Wall Street slips after dismal Caterpillar, Boeing results

(Reuters) – U.S. stocks fell on Wednesday after bleak earnings from industrial bellwethers Caterpillar and Boeing exacerbated concerns of a slowing global economy that have roiled financial markets this year.

Traders work on the floor at the New York Stock Exchange (NYSE) in New York, U.S., July 16, 2019. REUTERS/Brendan McDermid

Caterpillar Inc (CAT.N), whose large exposure to China makes it a proxy for the global impact of trade tensions, dropped 5.8% after reporting a fall in quarterly earnings on cooling demand for construction machines in Asia.

The world’s largest planemaker (BA.N) matched that with its biggest loss in decades on the back of this year’s grounding of its best-selling 737 MAX planes after two deadly crashes. Boeing’s shares fell 1.2%.

Two weeks into the guts of an earnings season for which investors have already dialed down expectations, the manufacturing firms’ results came on the same day as a grim set of forward-looking surveys on the euro zone economy.
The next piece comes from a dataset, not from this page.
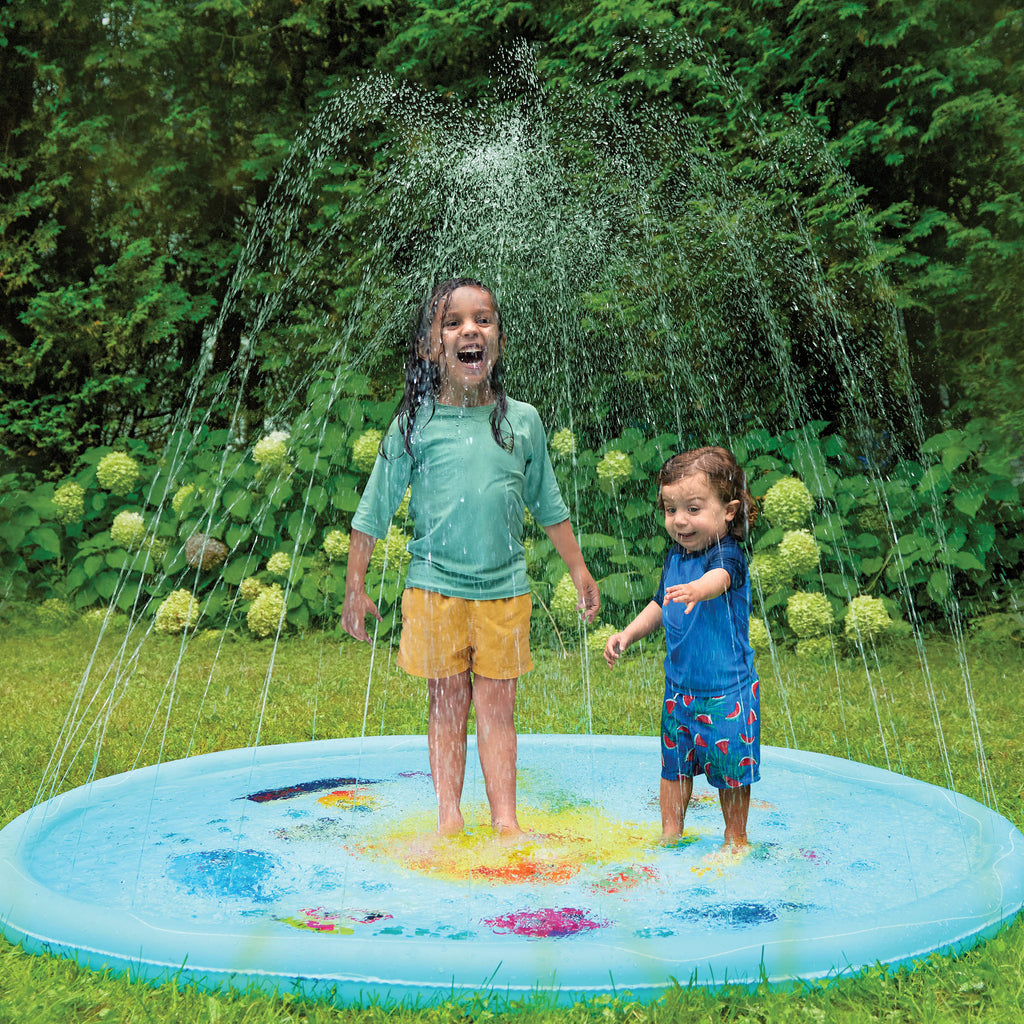 Splish N Splash Mat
“Caterpillar’s results show that there is weakness in the Asia Pacific region, and if there is a slowdown there, where is the next pocket of slowdown, and people could start extrapolating from that,” said Andre Bakhos, managing director at New Vines Capital LLC in Bernardsville, New Jersey.
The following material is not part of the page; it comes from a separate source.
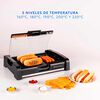 Parrilla Eléctrica Easyways Pitmaster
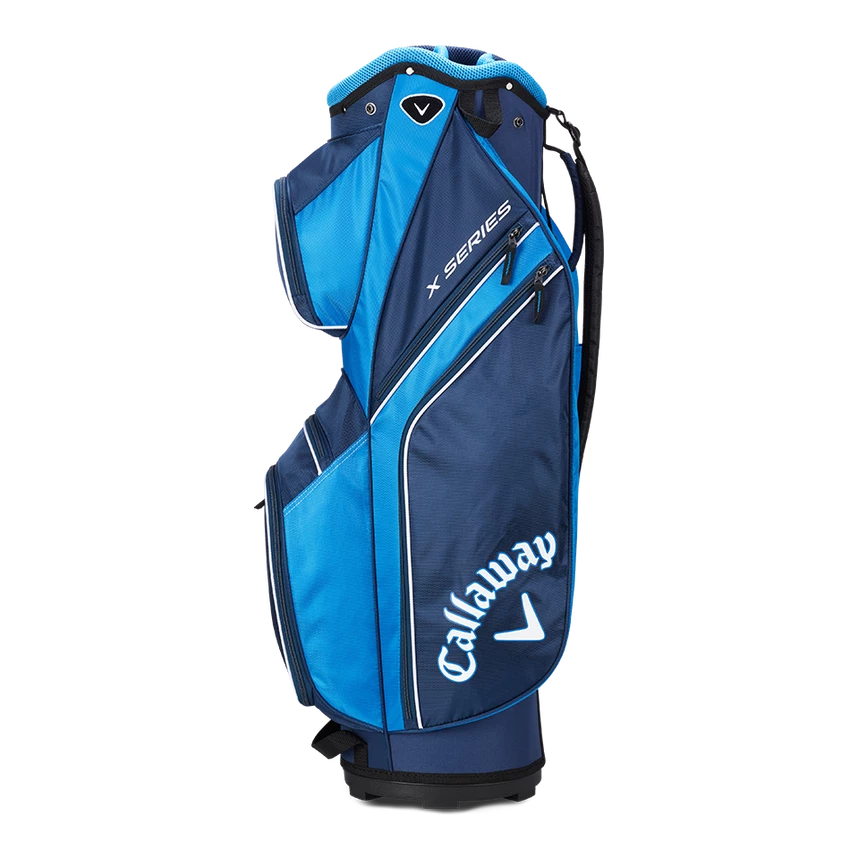 Callaway - X Series Cart Bag - Image 8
“Caterpillar’s earnings are more important than Boeing, because Boeing’s issues are more company specific.”

The bleak earnings of the industrial heavyweights resulted in the blue-chip Dow index .DJI falling more than the S&P 500 .SPX and Nasdaq .IXIC indexes.

Nearly 80% of the 104 S&P 500 companies to report so far have topped earnings expectations, and overall profits are expected to rise about 1%, according to Refinitiv, improving from a small decline estimated previously.

Shares of Texas Instruments Inc (TXN.O) jumped 7% and helped lift the Philadelphia chip index .SOX by 1.7%, after the company said a global slowdown in microchip demand would not be as long as feared as it posted quarterly profit and revenue that beat estimates.

At 9:43 a.m. ET, the Dow Jones Industrial Average was down 131.66 points, or 0.48%, at 27,217.53, the S&P 500 was down 2.97 points, or 0.10%, at 3,002.50. The Nasdaq Composite was down 5.07 points, or 0.06%, at 8,246.33.

Sentiment, however, remains shaky and other corporate news, including the announcement of a broad antitrust investigation by the U.S. Justice Department into the tech sector, fed into the losses.

The DoJ did not identify specific companies, but the terms of the review pointed to Alphabet Inc (GOOGL.O), Amazon.com Inc (AMZN.O) and Facebook Inc (FB.O). Shares of all three fell about 1% and weighed the most on indexes.

Facebook, which reports earnings later on Wednesday, was also the subject of a pair of settlements announced by regulators on privacy issues that included fines of more than $5 billion, again well-flagged previously.

Advancing issues outnumbered decliners by a 1.32-to-1 ratio on the NYSE and by a 1.04-to-1 ratio on the Nasdaq.

The S&P index recorded 19 new 52-week highs and no new low, while the Nasdaq recorded 29 new highs and 42 new lows.